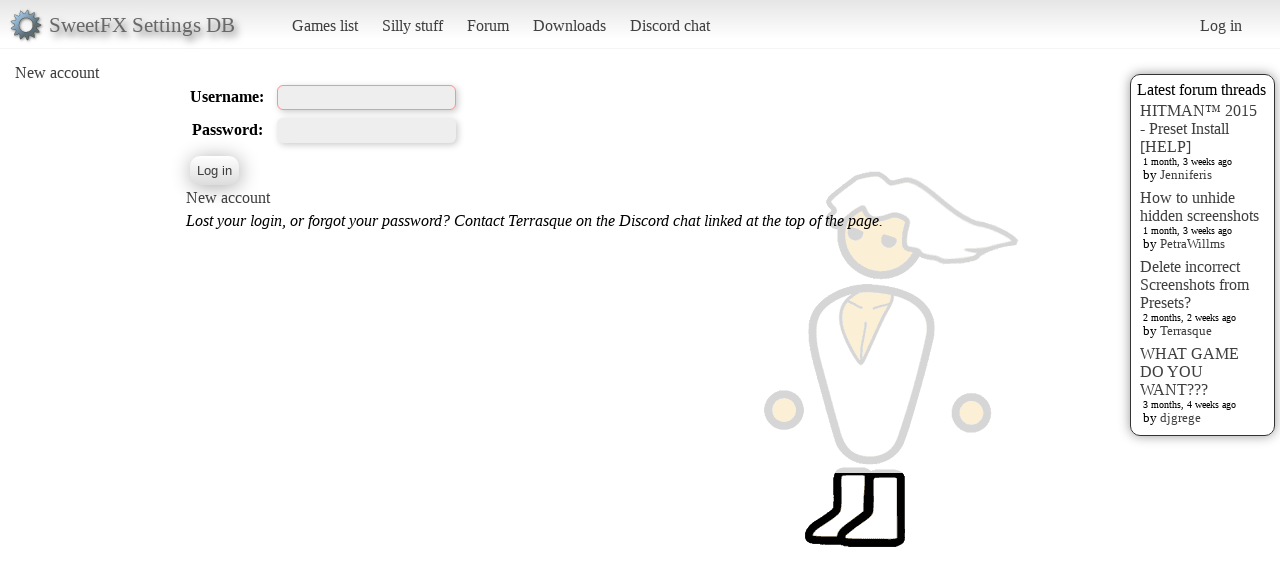

--- FILE ---
content_type: text/html; charset=utf-8
request_url: https://sfx.k.thelazy.net/accounts/login/?next=/games/game/2675/new_preset/
body_size: 1464
content:
<!DOCTYPE html>
<html>
<head>
    <title>SweetFX Settings Database</title>
    <link rel="stylesheet" href="/static/css/pcmr/pcmr.css?1" />
    <link rel="shortcut icon" href="/static/logo.png" />
    <script src="https://ajax.googleapis.com/ajax/libs/jquery/1.8.3/jquery.min.js"></script>
    
</head>
<body>
    <div id="top">
        <div id="logoblock">
            <div id="logotext">SweetFX Settings DB</div>
        </div>
        <ul class="horizmenu">
            <li>
                <a href="/games/">Games list</a>
                <a href="/silly/">Silly stuff</a>
                <a href="/forum/">Forum</a>
                <a href="/downloads/">Downloads</a>
                <a href="https://discord.gg/SwuyHvY">Discord chat</a>
            </li>
        </ul>
        <ul class="horizmenu usermenu">
            
                <li>
                    <a href="/accounts/login/?next=/accounts/login/">Log in</a>
                </li>
            
            
        </ul>
    </div>


    <div id="sidemenu">
        <ul class="list">
    <li><a class="rss" href="/accounts/register/">New account</a></li>
</ul>
    </div>

    <div id="rightside">
        
        



<div id="latestposts" class="box">
    <div class="header">Latest forum threads</div>
    
        <div class="entry">
            <div class="title"><a href="/forum/presets/358/">HITMAN™ 2015 - Preset Install [HELP]</a></div>
            <div class="updated">1 month, 3 weeks ago</div>
            <div class="updatedby">by 
                <a href="/users/u/Jenniferis/">Jenniferis</a>

            </div>
        </div>
    
        <div class="entry">
            <div class="title"><a href="/forum/troubleshooting/194153/">How to unhide hidden screenshots</a></div>
            <div class="updated">1 month, 3 weeks ago</div>
            <div class="updatedby">by 
                <a href="/users/u/PetraWillms/">PetraWillms</a>

            </div>
        </div>
    
        <div class="entry">
            <div class="title"><a href="/forum/troubleshooting/194128/">Delete incorrect Screenshots from Presets?</a></div>
            <div class="updated">2 months, 2 weeks ago</div>
            <div class="updatedby">by 
                <a href="/users/u/Terrasque/">Terrasque</a>

            </div>
        </div>
    
        <div class="entry">
            <div class="title"><a href="/forum/general/553/">WHAT GAME DO YOU WANT???</a></div>
            <div class="updated">3 months, 4 weeks ago</div>
            <div class="updatedby">by 
                <a href="/users/u/djgrege/">djgrege</a>

            </div>
        </div>
    
</div>

    </div>

    <div id="main">
        


<div class="defaultformdiv">
    <form method="post" class="defaultform" action=".?next=/games/game/2675/new_preset/" enctype="multipart/form-data">
        <table>
            <tr><th><label for="id_username">Username:</label></th><td><input type="text" name="username" autofocus required id="id_username"></td></tr>
<tr><th><label for="id_password">Password:</label></th><td><input type="password" name="password" required id="id_password"></td></tr>
        </table>
        <input type="hidden" name="csrfmiddlewaretoken" value="bZ6T9mQ9jwstyO96orwvcvFeAHLGg11uGDJsYWQ8GODo04IiyohDysBO8sPwCBn6">
        <input type="submit" class="button" value="Log in">
    </form>
</div>

  
 <a href="/accounts/register/">New account</a>
 <div>
    <p>
        <i>Lost your login, or forgot your password? Contact Terrasque on the Discord chat linked at the top of the page.</i>
    </p>
 </div>

        <div id="footer"></div>
    </div>



<script type="text/javascript">
  var _gaq = _gaq || [];
  _gaq.push(['_setAccount', 'UA-7375938-9']);
  _gaq.push(['_trackPageview']);

  (function() {
    var ga = document.createElement('script'); ga.type = 'text/javascript'; ga.async = true;
    ga.src = ('https:' == document.location.protocol ? 'https://ssl' : 'http://www') + '.google-analytics.com/ga.js';
    var s = document.getElementsByTagName('script')[0]; s.parentNode.insertBefore(ga, s);
  })();

</script>
</body>
</html>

### ABOUT THIS EXERCISE
Among the lines of the records, copy out each one that contains the word "push".

### SOLUTION TO THE EXERCISE
  _gaq.push(['_setAccount', 'UA-7375938-9']);
  _gaq.push(['_trackPageview']);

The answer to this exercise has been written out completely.